Optaron por reenviar artículos y no exponer las razones de su “duelo” ante la muerte de “uno de los teólogos heterodoxos más conocidos”. Es como si su fuente de formación se hubiese secado y ahora no tiene sentido ser parte de los errores sancionados. ¿O sí?
Hans Küng nació en Sursee (Suiza) el 19 de marzo de 1928.
Fue ordenado sacerdote a los 26 años en 1954; y desde los 32 años fue profesor
de teología en Tubinga, Alemania. Fue un referente en seminarios y escuelas de
formación religiosa. Tristemente, la muerte lo encontró en su casa, 6 de abril de 2021, a
la edad de 93 años.
Contrario al duelo
silencioso de Venezuela, no ocurre lo mismo en Europa y otras regiones del
mundo, -al menos a nivel de medios digitales- donde sí se generaron diversas reacciones
entre sacerdotes católicos, teólogos e intelectuales de otras religiones.
“Recuerdo un
letrero que colocó detrás de su escritorio en Tubinga. Estaba escrito en
alemán: ‘¿Te gustaría ser Papa?’. Respuesta de (Hans) Küng: ‘No, porque de lo
contrario ya no sería infalible’. Esto también deja claro que su desafío fue
sobre todo hacia una manera de interpretar estáticamente la infalibilidad del
Papa”, dice monseñor Bruno Forte, arzobispo de Chieti-Vasto y teólogo italiano,
según declaró a Vatican
Insider.
“¿Infalible? Un Interrogante”
Con todo, no deja
de salir a flote que el papa Juan Pablo II, en mayo de 1980, tras evaluación
hecha al teólogo por la Sagrada Congregación para la Doctrina de la Fe, dirigió
una carta a la Conferencia Episcopal de Alemania, en la que trata el “difícil
problema” en que se convirtieron “ciertas afirmaciones teológicas” de Hans Küng.
“Respecto a la
misión de enseñar del profesor Küng, se deben plantear las siguientes
preguntas: Un teólogo que no acepta ya integralmente la doctrina de la Iglesia,
¿tiene todavía el derecho de enseñar en nombre de la Iglesia y en base a una
misión especial recibida de ella? ¿Puede él mismo seguir queriendo enseñar, si
algunos dogmas de la Iglesia están en contraste con sus convicciones
personales?”, se preguntó el Papa polaco.
Tras la
publicación de “¿Infalible? Un
Interrogante” (Buenos Aires, 1971), sus ideas le ganaron más
desaprobaciones dentro de la Iglesia que ya lo analizaba desde 1967. Fue suspendido
en 1979, cuando la Congregación para la Doctrina de la Fe, falló: “ha
faltado a la integridad de la verdad de la fe católica y, por tanto, que no
puede ser considerado como teólogo católico y que no puede ejercer como tal el
oficio de enseñar”.
Posiblemente desde
entonces no está en los contenidos oficiales para las enseñanzas en los seminarios
católicos, aunque sí haya sido “recomendado” para conocer sus “erróneas objeciones”
a las verdades, dogmas de la iglesia y otras enseñanzas. Como para prevenir.
Es que además de la
Infalibilidad
ex cátedra, Hans Küng criticó de la Iglesia Universal la
negativa al sacerdocio femenino, sus renuncias a la eutanasia y la contracepción
entre otros temas, hoy defendidos por un sector de la iglesia alemana contraria
al Vaticano.

Filas extraídas de una colección

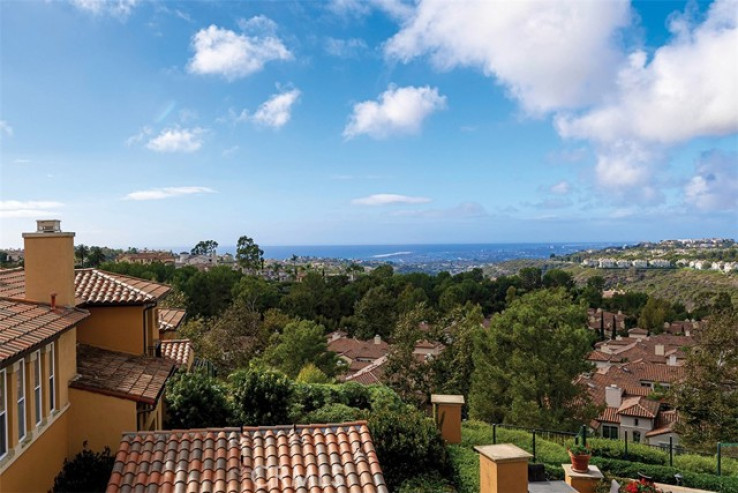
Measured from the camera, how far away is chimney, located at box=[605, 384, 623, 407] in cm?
3844

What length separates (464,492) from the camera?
11.0 m

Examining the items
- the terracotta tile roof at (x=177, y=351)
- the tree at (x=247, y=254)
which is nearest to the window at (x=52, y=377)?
the terracotta tile roof at (x=177, y=351)

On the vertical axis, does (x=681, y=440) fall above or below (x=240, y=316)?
below

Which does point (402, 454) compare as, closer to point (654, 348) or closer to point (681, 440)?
point (681, 440)

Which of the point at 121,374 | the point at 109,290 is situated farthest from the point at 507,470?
the point at 109,290

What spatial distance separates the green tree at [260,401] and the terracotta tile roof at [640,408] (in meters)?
30.6

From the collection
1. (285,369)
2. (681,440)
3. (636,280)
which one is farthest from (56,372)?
(636,280)

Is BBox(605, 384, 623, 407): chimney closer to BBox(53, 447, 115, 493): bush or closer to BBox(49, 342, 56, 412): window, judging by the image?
BBox(53, 447, 115, 493): bush

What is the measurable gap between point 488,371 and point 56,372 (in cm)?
2216

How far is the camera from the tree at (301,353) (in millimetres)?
32531

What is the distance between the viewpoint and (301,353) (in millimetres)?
32688

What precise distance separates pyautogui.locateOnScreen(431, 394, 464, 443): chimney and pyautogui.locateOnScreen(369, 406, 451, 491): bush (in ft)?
5.92

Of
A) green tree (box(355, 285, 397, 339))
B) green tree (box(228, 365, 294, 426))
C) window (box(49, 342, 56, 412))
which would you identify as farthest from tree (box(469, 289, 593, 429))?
green tree (box(355, 285, 397, 339))

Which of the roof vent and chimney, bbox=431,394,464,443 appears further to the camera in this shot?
chimney, bbox=431,394,464,443
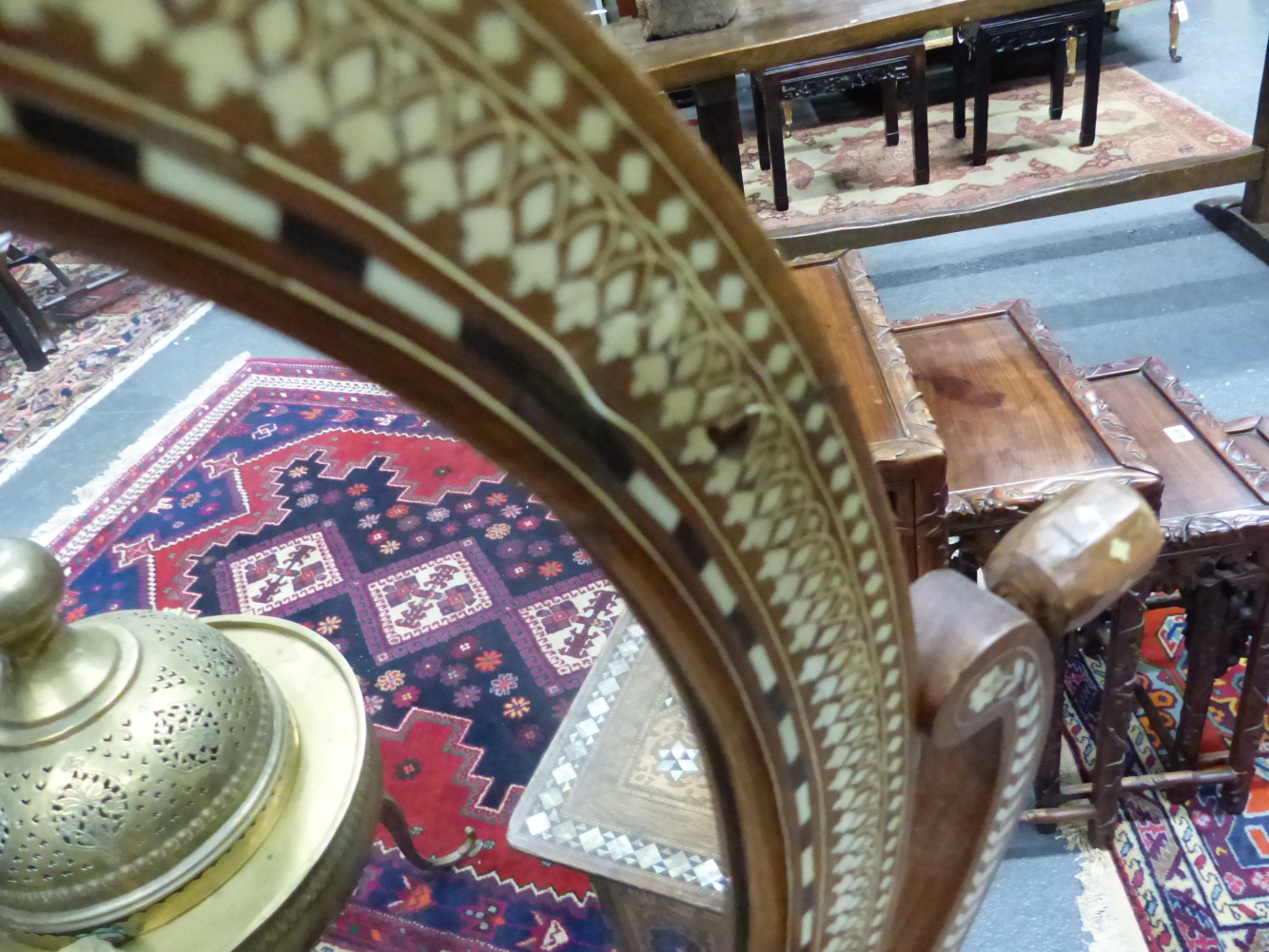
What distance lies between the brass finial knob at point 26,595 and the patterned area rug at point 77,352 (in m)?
1.89

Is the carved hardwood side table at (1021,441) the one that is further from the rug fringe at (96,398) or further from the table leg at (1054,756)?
the rug fringe at (96,398)

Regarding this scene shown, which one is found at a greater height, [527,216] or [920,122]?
[527,216]

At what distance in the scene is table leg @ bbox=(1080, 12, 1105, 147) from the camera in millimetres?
1893

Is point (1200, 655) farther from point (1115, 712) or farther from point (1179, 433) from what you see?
point (1179, 433)

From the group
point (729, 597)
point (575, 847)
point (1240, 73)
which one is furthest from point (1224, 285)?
point (729, 597)

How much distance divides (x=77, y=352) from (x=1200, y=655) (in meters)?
2.96

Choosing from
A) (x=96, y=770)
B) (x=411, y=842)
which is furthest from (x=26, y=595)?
(x=411, y=842)

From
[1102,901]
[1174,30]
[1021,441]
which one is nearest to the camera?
[1021,441]

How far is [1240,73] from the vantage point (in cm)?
284

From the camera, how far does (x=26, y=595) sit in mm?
677

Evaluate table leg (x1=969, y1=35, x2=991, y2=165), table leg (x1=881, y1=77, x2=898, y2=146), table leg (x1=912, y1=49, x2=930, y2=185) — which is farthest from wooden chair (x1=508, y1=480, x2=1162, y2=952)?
table leg (x1=881, y1=77, x2=898, y2=146)

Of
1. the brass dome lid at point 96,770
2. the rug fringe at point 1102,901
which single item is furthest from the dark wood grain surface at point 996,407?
the brass dome lid at point 96,770

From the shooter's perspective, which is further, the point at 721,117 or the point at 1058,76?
the point at 1058,76

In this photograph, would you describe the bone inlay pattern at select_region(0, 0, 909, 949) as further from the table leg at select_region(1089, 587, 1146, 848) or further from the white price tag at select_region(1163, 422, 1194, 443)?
the white price tag at select_region(1163, 422, 1194, 443)
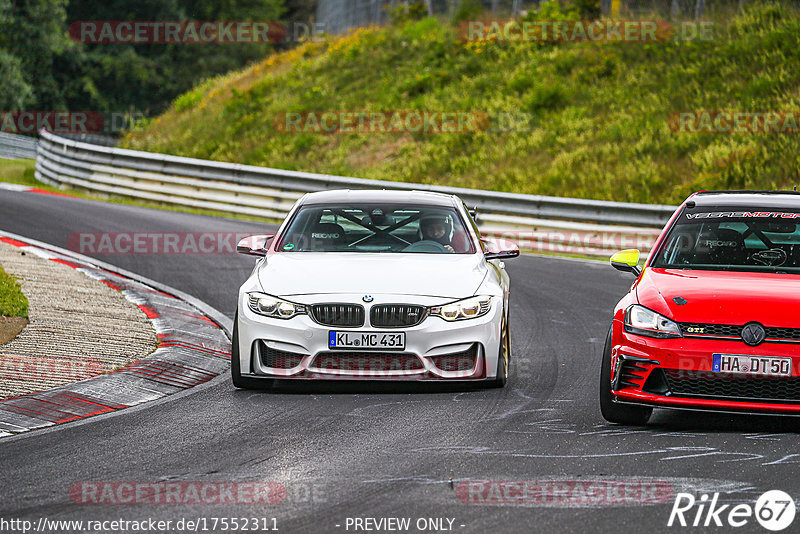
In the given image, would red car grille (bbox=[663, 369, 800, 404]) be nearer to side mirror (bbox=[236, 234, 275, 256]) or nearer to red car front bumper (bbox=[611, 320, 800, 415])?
red car front bumper (bbox=[611, 320, 800, 415])

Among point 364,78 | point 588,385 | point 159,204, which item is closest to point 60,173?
point 159,204

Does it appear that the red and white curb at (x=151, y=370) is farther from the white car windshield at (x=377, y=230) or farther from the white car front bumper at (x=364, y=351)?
the white car windshield at (x=377, y=230)

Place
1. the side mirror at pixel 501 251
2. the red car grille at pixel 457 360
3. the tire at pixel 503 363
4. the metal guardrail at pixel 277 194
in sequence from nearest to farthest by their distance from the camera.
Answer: the red car grille at pixel 457 360 < the tire at pixel 503 363 < the side mirror at pixel 501 251 < the metal guardrail at pixel 277 194

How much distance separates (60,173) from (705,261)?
2250 centimetres

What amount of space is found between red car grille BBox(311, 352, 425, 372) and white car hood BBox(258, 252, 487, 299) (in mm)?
466

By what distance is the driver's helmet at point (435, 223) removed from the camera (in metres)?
9.88

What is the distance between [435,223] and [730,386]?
338cm

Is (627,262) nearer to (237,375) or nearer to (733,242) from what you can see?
(733,242)

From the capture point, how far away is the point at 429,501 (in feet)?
18.9

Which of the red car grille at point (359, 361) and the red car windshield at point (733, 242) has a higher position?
the red car windshield at point (733, 242)

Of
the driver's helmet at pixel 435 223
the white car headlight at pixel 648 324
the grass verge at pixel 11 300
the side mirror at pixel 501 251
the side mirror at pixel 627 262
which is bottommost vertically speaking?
the grass verge at pixel 11 300

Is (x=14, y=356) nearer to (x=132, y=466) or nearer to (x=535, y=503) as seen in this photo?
(x=132, y=466)

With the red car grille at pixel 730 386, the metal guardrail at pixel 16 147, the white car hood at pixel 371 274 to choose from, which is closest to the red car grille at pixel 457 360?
the white car hood at pixel 371 274

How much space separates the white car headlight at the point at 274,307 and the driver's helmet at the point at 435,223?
176 centimetres
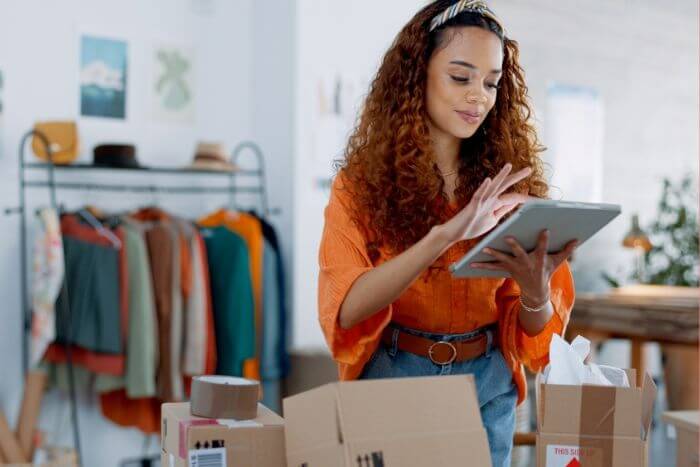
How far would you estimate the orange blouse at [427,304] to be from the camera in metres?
1.64

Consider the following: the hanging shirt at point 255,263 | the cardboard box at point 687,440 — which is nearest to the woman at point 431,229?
the cardboard box at point 687,440

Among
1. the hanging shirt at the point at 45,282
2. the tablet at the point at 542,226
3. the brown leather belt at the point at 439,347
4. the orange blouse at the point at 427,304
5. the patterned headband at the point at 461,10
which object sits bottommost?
the hanging shirt at the point at 45,282

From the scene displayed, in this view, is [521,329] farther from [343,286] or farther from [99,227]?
[99,227]

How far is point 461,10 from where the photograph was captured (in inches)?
68.5

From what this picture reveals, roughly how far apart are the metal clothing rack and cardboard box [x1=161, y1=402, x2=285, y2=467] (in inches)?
101

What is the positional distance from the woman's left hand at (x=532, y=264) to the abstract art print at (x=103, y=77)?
3.14m

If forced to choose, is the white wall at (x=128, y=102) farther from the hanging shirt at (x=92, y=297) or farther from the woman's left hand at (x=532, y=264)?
the woman's left hand at (x=532, y=264)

Instrucciones de la tarea: Retoma el texto sobre el teólogo Hans Küng y continúalo a partir de su última oración.

En respuesta:
Küng cuestionó más allá de la “infalibilidad papal”
De manera que, en
una parte de las nuevas generaciones de creyentes, despierta el interés de
conocer las razones que tuvo la Iglesia para tomar la decisión de suspenderlo
de toda enseñanza oficial. Para sus “seguidores”, cuestionar la “infalibilidad
papal”, es central; por eso, primero la cubrieron de teología de la liberación
y luego, refleja una posición acomodada desde el relativismo...
La moral y dignidad
humana son inquietantes en la vida y práctica de este prominente intelectual. En “el año 2013 se planteó acabar con su
vida por medio del suicidio asistido debido que padecía Parkinson, aunque
finalmente desechó la idea”, reseña Infocatólica. Y en marzo de 2016 “volvió
a proponer un debate sobre el dogma de la infalibilidad papal en una carta dirigida
al papa Francisco”, dice el portal.
Miguel Pastorino precisa en
Aleteia que con los años Küng ha asumido en profundidad tesis teológicas protestantes, profundizando en
temas polémicos de la doctrina católica: celibato obligatorio, ordenación
sacerdotal de mujeres, y la democracia en la Iglesia.
“Popularmente ha aparecido durante décadas como el antagonista de Ratzinger, con quien ha sido muy crítico, especialmente durante el pontificado de Juan Pablo II”, escribe.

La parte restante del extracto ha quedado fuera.